As hardcore fans are aware, however, this is actually a callback to the games that inspired the movie. In the very first edition, bodies frequently disappear when the player returns to an area. The use of this trope in the movie was a nod to gamers and fans of the series; it might have gone over casual moviegoers' heads, but it isn't a plot hole, in spite of what its own characters would lead us to believe.

Why didn't Rose and Jack share the door? (Titanic)

This cinematic beef is so famous that an entire Mythbusters episode was devoted to debunking it. What's the deal? Was Rose just a big, selfish lump who wouldn't move over so her beloved could share the makeshift life raft with her? Did Jack not really want to get up there and figured a lifetime spent at the bottom of the ocean would be better than wasting his every waking moment with his privileged mademoiselle?

The truth is far simpler: the two of them don't fit on it.

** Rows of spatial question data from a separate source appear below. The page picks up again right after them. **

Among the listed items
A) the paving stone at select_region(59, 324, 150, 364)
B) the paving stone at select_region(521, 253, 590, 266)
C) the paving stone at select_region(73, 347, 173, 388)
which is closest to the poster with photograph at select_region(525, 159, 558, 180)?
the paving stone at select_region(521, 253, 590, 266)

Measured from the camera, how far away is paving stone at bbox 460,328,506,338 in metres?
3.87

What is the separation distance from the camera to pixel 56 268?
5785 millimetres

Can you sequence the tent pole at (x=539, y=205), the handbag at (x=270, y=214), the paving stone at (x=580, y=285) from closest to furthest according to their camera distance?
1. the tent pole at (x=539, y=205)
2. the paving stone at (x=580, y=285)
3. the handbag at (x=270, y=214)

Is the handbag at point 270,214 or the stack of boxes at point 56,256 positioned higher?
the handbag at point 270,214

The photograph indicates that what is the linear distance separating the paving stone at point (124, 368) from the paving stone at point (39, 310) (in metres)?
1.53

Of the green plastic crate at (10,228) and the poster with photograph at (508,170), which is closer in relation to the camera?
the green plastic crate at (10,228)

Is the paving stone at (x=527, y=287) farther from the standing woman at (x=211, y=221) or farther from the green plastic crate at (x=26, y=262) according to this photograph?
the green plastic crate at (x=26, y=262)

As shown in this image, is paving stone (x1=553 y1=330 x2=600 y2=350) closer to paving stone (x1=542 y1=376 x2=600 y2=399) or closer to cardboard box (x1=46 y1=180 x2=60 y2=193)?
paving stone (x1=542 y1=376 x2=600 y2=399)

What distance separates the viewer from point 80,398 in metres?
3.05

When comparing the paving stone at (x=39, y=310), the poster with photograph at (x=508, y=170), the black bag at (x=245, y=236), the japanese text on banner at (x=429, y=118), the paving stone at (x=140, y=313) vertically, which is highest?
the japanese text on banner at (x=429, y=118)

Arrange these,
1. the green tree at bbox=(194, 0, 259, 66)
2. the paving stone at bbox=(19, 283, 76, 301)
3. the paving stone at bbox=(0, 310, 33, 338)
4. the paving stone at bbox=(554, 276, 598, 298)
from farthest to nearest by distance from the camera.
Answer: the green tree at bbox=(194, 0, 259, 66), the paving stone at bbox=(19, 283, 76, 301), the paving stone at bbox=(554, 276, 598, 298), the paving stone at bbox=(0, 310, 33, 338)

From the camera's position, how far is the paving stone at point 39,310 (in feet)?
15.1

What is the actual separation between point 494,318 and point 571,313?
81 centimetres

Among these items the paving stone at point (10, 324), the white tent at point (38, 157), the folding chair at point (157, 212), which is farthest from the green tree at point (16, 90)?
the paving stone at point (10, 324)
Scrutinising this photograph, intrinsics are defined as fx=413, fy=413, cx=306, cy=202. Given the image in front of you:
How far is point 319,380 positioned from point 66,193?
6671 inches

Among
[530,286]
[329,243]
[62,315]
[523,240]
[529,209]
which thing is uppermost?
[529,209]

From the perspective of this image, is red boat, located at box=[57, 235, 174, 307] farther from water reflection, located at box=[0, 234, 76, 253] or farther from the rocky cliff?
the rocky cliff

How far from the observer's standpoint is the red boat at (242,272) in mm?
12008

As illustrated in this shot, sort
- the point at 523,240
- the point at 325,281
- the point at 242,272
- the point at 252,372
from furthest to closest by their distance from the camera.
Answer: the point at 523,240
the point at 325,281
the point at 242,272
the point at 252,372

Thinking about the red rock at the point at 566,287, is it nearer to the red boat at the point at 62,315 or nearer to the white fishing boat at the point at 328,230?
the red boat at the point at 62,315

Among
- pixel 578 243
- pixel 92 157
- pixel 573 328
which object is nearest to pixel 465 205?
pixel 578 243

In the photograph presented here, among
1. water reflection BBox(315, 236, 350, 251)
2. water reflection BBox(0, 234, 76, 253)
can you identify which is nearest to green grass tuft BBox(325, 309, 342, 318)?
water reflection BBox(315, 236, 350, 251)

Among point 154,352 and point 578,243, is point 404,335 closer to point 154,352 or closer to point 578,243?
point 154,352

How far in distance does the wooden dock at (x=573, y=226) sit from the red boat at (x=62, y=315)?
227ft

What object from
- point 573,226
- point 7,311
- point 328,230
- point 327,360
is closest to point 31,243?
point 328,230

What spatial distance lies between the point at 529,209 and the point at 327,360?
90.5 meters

Right when they're first launched into the sea, Rose and Jack try to finagle their way onto the door together, only for it to keep knocking one or both of them off. There isn't enough buoyancy for two people to occupy that piece of wood. End of story. And so Jack sacrifices himself, leading to generations of diehard adoration for Leonardo DiCaprio, and a decade of "why is Rose so horrible?" questions for Kate Winslet.

How did Michael Myers know how to drive? (Halloween)

For decades, horror fanatics have been bothered by one moment in John Carpenter's seminal slasher Halloween, and it's not the way his silent killer seems to be able to teleport. No, the movie's major plot hole arises when Michael Myers makes his initial escape, stealing a car and speeding off into the rainy night towards Haddonfield. It begs the question: how did somebody who'd spent most of his life holed up in an insane asylum know how to operate a car?

A recently leaked "deleted scene" from the movie, shared by indie filmmaker Adam Green, offers some tongue-in-cheek answers. The video shows Michael getting lessons from an overly talkative instructor, making sense of Loomis' "maybe someone around here gave him lessons" comment from earlier in the film. As for the teleportation, well, we can only assume Mikey is a more malevolent force than we could ever imagine.